• **What the exercise asks**: Return the records exactly as they appear below, omitting the pictures.

======== Given data ========

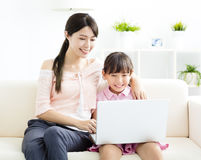 Mother with  daughter looking at Laptop Stock Photo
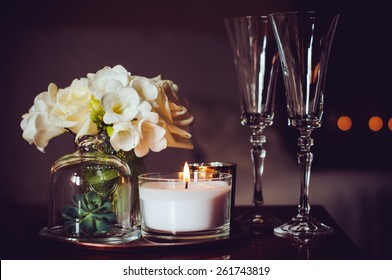 Bouquet of flowers in a vase, candles and champagne glasses on a tray, vintage home decor on an a table, dark tones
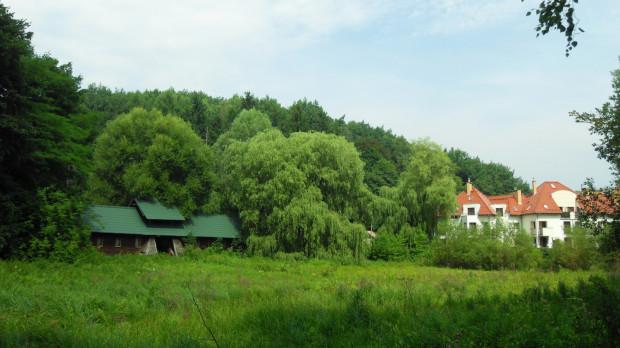 Widok na łąkę przed bramą harcerskiego obozowiska (nakryta zielonym dachem), na której zostanie wybudowany zbiornik.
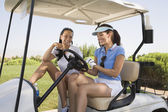 Portrait of two women in golf cart — Стоковое фото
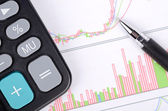 Calculator and pen on stock graph — Stock Photo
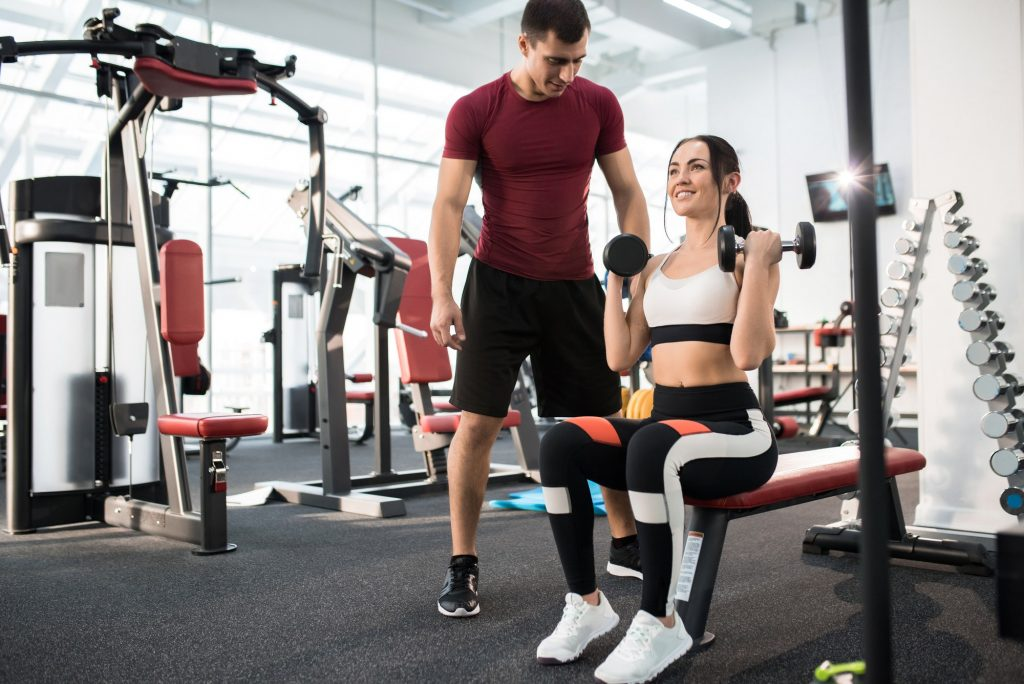 Woman Training with Fitness Coach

========

• **Written answer**:
 Mother with  daughter looking at Laptop Stock Photo
 Bouquet of flowers in a vase, candles and champagne glasses on a tray, vintage home decor on an a table, dark tones
 Widok na łąkę przed bramą harcerskiego obozowiska (nakryta zielonym dachem), na której zostanie wybudowany zbiornik.
 Portrait of two women in golf cart — Стоковое фото
 Calculator and pen on stock graph — Stock Photo
 Woman Training with Fitness Coach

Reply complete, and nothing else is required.